Padma and Hari Harilela Lecture Theater (LT-C), HKUST
Prof Andrew Chi-Chih Yao
Turning Award Winner 2000
Dean of the Institute for Interdisciplinary Information Sciences, Tsinghua University
Distinguished Professor-at-Large, The Chinese University of Hong Kong
In recent years, the scientific world has seen much excitement over the development of quantum computing, and the ever increasing possibility of building real quantum computers. What’s the advantage of quantum computing? What are the secrets in the atoms that could potentially unleash such enormous power, to be used for computing and information processing? In this talk, we will take a look at quantum computing, and make the case that we are witnessing a great science in the making.
Professor Andrew Chi-Chih Yao received his BS in Physics from National Taiwan University (1967), PhD in Physics from Harvard University (1972), and PhD in Computer Science from the University of Illinois (1975). From 1975 onward, he served on the faculty at MIT, Stanford, UC Berkeley and Princeton University. In 2004 he joined Tsinghua University in Beijing, where he is now Dean of the Institute for Interdisciplinary Information Sciences. He also has been since 2005 a Distinguished Professor-at-Large at the Chinese University of Hong Kong.

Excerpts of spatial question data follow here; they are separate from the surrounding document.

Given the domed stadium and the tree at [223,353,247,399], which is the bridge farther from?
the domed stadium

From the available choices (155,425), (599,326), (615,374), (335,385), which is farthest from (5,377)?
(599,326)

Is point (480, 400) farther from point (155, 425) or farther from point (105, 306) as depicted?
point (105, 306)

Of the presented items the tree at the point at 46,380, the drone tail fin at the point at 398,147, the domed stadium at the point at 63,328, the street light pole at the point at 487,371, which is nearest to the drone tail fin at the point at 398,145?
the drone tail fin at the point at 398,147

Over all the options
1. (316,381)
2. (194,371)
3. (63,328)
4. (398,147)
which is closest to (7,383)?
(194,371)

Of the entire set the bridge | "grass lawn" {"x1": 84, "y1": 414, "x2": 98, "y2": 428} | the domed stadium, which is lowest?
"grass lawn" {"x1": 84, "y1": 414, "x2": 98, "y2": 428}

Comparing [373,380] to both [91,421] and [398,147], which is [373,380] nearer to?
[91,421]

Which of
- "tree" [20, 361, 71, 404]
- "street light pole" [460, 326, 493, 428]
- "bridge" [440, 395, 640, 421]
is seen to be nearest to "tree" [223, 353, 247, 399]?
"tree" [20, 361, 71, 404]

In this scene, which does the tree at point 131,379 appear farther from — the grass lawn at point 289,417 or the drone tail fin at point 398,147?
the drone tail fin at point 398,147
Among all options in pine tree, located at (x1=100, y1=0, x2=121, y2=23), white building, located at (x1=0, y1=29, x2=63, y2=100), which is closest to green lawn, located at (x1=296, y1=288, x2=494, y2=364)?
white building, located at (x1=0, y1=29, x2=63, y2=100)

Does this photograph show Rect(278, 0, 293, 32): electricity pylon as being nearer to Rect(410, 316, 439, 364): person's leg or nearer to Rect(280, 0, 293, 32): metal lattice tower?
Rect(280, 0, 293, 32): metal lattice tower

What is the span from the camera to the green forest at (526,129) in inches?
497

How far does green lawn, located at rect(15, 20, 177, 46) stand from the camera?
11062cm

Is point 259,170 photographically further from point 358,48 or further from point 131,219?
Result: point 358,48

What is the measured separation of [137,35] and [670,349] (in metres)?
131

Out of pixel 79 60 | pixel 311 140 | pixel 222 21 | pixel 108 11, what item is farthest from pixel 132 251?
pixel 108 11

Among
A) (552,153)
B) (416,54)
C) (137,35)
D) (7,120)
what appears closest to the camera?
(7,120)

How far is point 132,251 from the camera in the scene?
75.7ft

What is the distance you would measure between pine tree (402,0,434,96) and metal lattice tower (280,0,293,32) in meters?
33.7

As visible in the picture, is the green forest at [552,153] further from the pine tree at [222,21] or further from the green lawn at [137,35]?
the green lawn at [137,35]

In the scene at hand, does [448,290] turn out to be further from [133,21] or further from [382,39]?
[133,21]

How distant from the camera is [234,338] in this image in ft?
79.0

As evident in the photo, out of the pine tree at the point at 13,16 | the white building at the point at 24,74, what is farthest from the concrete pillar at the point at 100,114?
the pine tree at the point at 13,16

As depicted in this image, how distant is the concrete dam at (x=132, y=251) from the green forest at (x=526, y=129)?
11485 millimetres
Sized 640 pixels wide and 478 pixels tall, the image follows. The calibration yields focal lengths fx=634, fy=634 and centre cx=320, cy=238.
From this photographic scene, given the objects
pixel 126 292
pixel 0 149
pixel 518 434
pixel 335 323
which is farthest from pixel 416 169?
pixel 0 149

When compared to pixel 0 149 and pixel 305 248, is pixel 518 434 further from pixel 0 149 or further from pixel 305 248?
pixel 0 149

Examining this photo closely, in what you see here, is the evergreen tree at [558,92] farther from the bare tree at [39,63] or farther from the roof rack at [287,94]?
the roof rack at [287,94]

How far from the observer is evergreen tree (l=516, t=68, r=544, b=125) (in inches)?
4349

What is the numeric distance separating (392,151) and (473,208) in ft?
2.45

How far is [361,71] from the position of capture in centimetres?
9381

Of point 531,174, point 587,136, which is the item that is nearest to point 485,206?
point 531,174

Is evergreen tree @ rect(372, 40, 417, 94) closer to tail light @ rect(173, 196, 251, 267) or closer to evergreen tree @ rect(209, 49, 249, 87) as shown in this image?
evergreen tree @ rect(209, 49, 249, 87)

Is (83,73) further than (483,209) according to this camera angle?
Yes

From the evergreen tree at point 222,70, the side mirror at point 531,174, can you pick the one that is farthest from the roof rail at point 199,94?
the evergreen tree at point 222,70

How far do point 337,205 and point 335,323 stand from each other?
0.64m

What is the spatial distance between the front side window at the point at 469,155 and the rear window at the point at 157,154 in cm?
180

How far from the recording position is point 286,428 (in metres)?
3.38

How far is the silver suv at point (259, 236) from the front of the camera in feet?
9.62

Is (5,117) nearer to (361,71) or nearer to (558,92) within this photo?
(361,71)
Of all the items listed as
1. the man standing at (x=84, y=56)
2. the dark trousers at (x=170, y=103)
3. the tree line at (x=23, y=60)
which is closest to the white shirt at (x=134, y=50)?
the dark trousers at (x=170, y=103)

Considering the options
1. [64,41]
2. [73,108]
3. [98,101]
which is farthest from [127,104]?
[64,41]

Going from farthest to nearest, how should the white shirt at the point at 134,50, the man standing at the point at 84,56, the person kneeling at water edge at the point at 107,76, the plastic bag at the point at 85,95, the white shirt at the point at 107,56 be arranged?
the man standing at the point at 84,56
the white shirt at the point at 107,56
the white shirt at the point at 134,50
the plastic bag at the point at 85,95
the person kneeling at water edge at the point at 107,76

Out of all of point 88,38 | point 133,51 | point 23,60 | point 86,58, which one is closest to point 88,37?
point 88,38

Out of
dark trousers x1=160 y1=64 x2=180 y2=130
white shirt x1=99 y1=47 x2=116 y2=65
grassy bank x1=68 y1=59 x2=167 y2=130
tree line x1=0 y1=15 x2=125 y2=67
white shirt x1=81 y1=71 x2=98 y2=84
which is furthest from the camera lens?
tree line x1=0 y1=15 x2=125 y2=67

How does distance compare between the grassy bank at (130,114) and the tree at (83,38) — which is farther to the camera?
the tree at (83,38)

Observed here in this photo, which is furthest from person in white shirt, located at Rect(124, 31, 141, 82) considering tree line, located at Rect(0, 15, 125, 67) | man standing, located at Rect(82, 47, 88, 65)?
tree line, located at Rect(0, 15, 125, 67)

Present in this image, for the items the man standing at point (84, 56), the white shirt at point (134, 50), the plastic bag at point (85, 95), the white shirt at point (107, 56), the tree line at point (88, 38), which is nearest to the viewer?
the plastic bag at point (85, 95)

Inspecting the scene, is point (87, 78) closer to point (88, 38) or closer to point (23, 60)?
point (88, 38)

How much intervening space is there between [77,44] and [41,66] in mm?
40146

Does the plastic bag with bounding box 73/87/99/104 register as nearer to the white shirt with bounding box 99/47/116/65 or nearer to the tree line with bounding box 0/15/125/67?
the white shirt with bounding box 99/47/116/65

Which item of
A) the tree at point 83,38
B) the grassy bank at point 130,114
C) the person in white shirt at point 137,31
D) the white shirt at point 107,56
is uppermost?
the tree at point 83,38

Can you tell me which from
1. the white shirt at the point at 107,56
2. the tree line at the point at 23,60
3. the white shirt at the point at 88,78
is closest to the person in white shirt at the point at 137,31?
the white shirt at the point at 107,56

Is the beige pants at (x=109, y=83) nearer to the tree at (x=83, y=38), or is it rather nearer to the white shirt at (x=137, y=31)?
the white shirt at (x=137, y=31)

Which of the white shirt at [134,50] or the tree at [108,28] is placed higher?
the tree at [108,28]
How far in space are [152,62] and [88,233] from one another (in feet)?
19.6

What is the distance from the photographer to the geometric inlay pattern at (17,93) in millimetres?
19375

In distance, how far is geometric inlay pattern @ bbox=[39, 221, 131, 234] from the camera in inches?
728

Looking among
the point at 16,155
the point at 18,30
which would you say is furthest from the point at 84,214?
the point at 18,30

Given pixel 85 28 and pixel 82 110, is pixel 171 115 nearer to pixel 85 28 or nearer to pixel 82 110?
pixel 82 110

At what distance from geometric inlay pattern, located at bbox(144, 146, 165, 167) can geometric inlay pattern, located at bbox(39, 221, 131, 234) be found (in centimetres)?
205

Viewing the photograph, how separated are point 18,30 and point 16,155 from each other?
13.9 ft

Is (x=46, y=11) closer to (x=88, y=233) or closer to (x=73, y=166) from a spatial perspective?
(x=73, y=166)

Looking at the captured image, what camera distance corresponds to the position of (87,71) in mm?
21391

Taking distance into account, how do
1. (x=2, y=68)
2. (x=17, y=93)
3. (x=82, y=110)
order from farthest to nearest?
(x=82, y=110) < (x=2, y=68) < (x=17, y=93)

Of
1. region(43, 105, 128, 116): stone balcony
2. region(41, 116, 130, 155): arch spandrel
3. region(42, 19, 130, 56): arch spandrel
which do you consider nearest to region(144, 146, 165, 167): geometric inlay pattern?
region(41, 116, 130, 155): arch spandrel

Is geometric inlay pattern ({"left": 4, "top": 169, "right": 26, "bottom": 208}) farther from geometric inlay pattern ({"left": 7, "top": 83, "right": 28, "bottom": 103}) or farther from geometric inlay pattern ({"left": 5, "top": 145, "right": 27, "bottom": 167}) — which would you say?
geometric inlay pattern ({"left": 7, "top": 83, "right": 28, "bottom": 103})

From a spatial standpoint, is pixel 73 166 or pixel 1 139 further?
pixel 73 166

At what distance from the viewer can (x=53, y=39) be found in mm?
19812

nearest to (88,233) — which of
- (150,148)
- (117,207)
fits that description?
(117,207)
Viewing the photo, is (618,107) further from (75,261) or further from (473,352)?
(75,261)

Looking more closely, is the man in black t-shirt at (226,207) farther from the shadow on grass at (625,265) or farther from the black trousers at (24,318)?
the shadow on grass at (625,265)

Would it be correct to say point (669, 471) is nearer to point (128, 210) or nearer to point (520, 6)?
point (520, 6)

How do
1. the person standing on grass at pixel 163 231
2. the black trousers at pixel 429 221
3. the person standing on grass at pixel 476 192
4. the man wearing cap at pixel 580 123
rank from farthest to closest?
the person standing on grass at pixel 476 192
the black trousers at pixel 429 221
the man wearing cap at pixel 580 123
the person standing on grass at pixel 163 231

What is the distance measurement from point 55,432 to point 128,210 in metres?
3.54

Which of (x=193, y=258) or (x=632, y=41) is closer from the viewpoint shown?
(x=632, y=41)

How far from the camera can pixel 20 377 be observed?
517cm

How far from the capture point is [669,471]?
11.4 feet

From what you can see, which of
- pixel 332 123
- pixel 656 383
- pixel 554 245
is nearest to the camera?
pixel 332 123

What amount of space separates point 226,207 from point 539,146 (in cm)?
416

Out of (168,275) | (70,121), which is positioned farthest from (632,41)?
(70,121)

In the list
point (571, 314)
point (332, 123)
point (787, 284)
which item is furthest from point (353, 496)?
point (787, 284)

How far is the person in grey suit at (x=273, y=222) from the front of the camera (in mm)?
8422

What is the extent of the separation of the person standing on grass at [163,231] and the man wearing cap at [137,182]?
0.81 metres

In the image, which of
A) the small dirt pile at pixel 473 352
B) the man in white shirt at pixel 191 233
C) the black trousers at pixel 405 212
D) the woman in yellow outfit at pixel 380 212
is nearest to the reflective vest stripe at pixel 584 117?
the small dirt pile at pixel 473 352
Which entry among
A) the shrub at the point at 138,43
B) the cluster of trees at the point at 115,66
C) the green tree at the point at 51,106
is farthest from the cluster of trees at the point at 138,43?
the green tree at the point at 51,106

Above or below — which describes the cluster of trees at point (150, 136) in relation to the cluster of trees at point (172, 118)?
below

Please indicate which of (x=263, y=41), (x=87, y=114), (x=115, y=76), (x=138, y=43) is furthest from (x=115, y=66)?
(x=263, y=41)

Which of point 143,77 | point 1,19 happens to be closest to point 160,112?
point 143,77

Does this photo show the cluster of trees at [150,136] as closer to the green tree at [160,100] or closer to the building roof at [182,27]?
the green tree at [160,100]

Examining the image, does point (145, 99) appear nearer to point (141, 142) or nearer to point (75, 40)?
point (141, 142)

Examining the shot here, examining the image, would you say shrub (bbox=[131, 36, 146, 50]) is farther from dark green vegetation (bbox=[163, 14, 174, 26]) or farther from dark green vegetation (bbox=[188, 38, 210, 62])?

Professor Yao’s research interests are in the theory of computation and its applications to cryptography, algorithmic economics, and quantum computing. He is recipient of the prestigious A.M. Turing Award in year 2000, as well as numerous other honors and awards, including the George Polya Prize, the Donald E. Knuth Prize, and six honorary doctorates. He is a member of the US National Academy of Sciences, the American Academy of Arts and Sciences, the Chinese Academy of Sciences, Academia Sinica, and the Academy of Sciences of Hong Kong.